New to Pitt: Education faculty member came to academia naturally

By MARTY LEVINE

Watufani Poe came by his twin roles as activist and academic almost as an inheritance, it seems. “That was really what my family, and my extended community that I was raised around, instilled in me,” says Poe, who came to the School of Education this summer as a faculty member in language, literacy and culture.

Watufani PoeThe son of a schoolteacher and a professor who have both been pan-Africanist activists, Poe has worked with LGBTQ youth nonprofits in the San Francisco Bay area and gained his Ph.D. in Africana studies from Brown University.

He grew up in Philadelphia, since his father is now at Lincoln University just outside the city. He would have been at Pitt a year earlier if he hadn’t been busy doing his postdoc work at Amherst’s Center for Humanistic Inquiry, turning his dissertation ("Resisting Fragmentation: The Radical Possibilities of Black LGBTQ+ Activism in Brazil and the United States") into a book.

In his free time in the Bay Area, Poe organized with local young Black people while his research aimed to answer the questions: What does Black/queer/trans activism look like? How did participants determine their politics? What does the public expect from a Black queer or Black trans person in a political or other public role? What is expected of them before versus after election? What is identity politics? How do views from outside the mainstream of society affect how people view the world and act upon it? How do Black/queer/trans activists see the link between ideology and action?

His dissertation research looked at “how ideas around race, sexuality and gender are constructed drastically differently in the United States and Latin America,” Poe says, and how the Black communities have connected concerning the histories of race violence in their different countries.

All of this work will lead to two courses Poe will teach in the School of Education this fall.

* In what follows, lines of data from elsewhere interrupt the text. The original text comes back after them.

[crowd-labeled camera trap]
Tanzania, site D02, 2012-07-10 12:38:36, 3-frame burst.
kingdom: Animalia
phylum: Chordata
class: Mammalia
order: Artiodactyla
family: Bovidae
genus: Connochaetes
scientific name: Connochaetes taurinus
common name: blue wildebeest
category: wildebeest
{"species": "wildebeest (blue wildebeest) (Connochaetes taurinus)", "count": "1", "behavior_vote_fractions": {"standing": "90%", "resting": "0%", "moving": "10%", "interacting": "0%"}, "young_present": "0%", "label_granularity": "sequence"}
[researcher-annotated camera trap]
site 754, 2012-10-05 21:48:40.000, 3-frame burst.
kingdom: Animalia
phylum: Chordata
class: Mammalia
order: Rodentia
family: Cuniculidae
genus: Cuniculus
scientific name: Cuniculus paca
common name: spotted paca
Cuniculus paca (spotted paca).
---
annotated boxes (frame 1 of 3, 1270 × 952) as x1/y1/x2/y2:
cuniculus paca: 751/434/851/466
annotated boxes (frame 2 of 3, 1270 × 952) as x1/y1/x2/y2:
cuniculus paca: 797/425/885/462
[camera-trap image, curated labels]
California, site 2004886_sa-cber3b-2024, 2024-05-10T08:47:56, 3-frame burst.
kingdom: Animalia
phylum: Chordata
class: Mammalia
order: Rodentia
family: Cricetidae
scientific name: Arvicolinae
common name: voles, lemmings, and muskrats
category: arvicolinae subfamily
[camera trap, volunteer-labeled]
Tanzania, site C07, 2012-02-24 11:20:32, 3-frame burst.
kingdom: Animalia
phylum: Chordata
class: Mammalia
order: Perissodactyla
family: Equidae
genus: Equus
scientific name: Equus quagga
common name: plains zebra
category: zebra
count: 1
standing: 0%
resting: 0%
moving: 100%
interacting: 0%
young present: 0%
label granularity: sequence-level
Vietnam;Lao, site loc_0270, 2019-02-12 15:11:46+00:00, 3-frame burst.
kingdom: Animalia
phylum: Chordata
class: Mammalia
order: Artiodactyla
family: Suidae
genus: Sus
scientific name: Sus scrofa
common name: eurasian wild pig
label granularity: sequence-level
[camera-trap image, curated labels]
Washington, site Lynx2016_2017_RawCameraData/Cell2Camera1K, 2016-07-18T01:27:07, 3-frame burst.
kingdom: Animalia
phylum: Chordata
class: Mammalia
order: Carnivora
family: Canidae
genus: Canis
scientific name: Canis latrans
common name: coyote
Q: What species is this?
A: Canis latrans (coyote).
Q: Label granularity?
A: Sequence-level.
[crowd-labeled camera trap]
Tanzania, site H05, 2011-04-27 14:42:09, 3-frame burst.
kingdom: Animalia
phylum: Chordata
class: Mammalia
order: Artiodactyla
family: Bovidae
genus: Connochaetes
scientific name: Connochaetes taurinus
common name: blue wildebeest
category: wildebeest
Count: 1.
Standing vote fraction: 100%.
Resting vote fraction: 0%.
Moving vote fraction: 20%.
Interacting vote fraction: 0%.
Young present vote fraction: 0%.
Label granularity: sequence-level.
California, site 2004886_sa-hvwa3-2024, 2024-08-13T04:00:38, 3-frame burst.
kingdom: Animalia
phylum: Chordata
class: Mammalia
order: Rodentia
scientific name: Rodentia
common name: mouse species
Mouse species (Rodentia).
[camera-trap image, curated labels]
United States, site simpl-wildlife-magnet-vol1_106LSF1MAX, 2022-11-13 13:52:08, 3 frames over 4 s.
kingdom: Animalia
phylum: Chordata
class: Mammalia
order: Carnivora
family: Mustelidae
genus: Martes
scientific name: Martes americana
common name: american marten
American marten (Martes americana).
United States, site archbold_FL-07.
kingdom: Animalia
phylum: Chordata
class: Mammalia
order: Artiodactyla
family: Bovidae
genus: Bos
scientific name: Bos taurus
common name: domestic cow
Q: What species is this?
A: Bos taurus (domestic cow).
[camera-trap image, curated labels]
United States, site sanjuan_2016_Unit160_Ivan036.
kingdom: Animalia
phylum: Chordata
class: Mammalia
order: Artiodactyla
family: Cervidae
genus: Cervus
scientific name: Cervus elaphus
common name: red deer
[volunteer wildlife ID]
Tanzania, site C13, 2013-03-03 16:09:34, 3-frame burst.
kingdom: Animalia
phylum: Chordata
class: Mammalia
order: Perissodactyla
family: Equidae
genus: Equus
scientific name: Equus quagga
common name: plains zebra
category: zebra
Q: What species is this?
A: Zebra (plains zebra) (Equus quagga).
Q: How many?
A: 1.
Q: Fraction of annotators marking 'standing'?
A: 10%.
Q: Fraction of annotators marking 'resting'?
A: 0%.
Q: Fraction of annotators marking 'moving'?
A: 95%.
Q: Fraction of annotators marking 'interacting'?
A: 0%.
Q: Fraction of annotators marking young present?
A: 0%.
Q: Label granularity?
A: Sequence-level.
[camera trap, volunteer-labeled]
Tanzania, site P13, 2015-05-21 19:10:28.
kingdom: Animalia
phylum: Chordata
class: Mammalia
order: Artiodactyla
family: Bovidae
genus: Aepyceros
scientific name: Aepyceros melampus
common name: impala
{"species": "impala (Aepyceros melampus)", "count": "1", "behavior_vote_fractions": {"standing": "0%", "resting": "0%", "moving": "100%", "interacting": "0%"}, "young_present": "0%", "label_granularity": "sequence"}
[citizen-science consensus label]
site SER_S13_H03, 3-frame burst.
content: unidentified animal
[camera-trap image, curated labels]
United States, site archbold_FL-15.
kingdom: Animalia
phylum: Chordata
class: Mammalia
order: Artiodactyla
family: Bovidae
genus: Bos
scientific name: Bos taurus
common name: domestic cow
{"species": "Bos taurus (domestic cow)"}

The first, one of the school’s freedom seminars (one-credit courses geared to helping students navigate the changing political, cultural and social landscapes of education), is “For an Afro-Latin American Feminism,” which will examine the ideas of different thinkers in that field.

Poe’s second course will look at Black/queer studies through the lens of a groundbreaking book about the two fields’ intersections from the early 2000s.

Apart from being taken to Pittsburgh by his father to see a KRS-One concert in the late 1990s — which he doesn’t much remember, he says — this is Poe’s first time here.

Poe says a lot of the preconceived notions he had about Pittsburgh — all Steelers and steel mills — “were largely debunked the first time I visited” just prior to his hiring. “I was really blown away the first time I came to Pittsburgh” — chiefly by the beauty of the landscape. “It reminded me a lot of an East Coast Portland.

“It seems that I’ve come at a time when the city is rapidly changing,” he adds, with his new neighbors commenting on the gentrification all around him.

But he points to the recent election of Ed Gainey as mayor, and the primary victory of Summer Lee, as indications of positive change. “It seems like those sorts of contested political moments … are turning points in the city,” he says.

As an undergraduate, Poe recalls still having to decide between Black studies and theater arts as a major. It has been a while since he was in a theatrical production, he admits, but still loves performing arts of all kinds. This fall he is thinking not only “how can I incorporate that into my classes?” but even of getting into local productions.

“I’m also excited to come to Pitt when it seems like there are exciting changes happening,” says Poe, pointing to both the faculty union and changes at his school: he is already on a committee planning a possible Ph.D. in freedom studies.

It’s also exciting, he says, that the school is today examining everything from “What is knowledge?” to “Who do we turn to, to think through knowledge communities?”

“This is the kind of place where I, as an Africana studies scholar, could thrive,” Poe says.